When we forgive a repentant brother or sister, we are saying to him or her, I forgive you. I consider myself reconciled in Christ to you and can walk in full fellowship and Christian friendship with you again. I will not bring this offense up to you again, or to others, or to myself (so long as crimes or actual abuse are not at stake). Let’s enjoy the benefits we have together in Jesus Christ our Lord as we link arms to proclaim Him to a lost world. Let’s get on with our full covenant life in Christ’s Church together!  

Here are some practical tips to help us all seek and give a more biblical forgiveness as we do gospel life together in our local churches:

  • When we approach a person to potentially point out a sin or offense that he committed, begin by asking questions, not making judgments. This allows the person to more fully explain why he did or said something, and may actually cause you to change your mind about whether it’s really a sin or whether it requires any further confrontation. 
  • When a sin must be confronted, be specific. Beating around the bush isn’t helpful. Just say what you think the sin is or was, or name the offense.
  • When asking for forgiveness, go beyond the culturally accepted language of, “I’m sorry.” Say what you are sorry for and specifically say, “I sinned. Please forgive me.”  
  • Avoid fake confessions. “I am sorry that you were offended by what I did” is not the same thing as saying, “I am sorry that what I did offended you,” and then calling what you did a sin, or at bare minimum an indiscretion or error. The first really blames the offended person, while the latter takes responsibility for one’s own actions. It’s the difference in pride and humility.   
  • Pray for and with one another before and after the confrontation and confession and forgiveness. Nothing so cements a relationship like getting on our knees together to call out to Jesus for forgiving mercies and for reconciling graces.  
  • Even if it becomes clear that an actual sin wasn’t committed, but an action or word still hurt someone’s feelings, be kind enough to apologize for the wound caused, and ask the hurt person to help you learn how not to do that again. Honoring each other’s feelings is a kindness, whether or not a sin was actually involved. Disregard for the feelings of others is not a virtue.
  • Don’t say you forgive a person, but then walk away from him or her in such a way that makes it clear you have no intention of really ever living as reconciled with him or her.

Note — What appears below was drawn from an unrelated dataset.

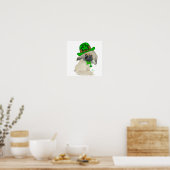 リペケサンパディ ポスター (キッチン)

To say you forgive someone but then want nothing to do with her is simply not forgiveness. What if Jesus forgave you that way? [This would shut down so much church-hopping if put into practice.] 
  • Be thick-skinned. Don’t be easily offended. Give your brothers and sisters the benefit-of-the-doubt. Assume the best. This is “bearing with one another in love” (Eph 4:2; Col 3:13). 
  • If a brother or sister refuses to confess a sin and repent, obey Jesus and take the next step in the corrective disciplinary process (Matt 18:16). If even this step fails, seriously consider discussing the situation with a pastor, as the brokenness of the relationship will surely soon begin to impact others in the church body. Pastoral mediation is often used of God to bring about the repentance and restoration that we should all seek in our relationships in a church body.    
  • Prayerfully consider whether this offense requires confrontation, or can it just be overlooked or covered by love (Prov 19:11; 1 Peter 4:8).

1 For this insight, I am indebted to Dr. Stuart Scott in his book 31 Ways to be a ‘One Another’ Christian, p. 48.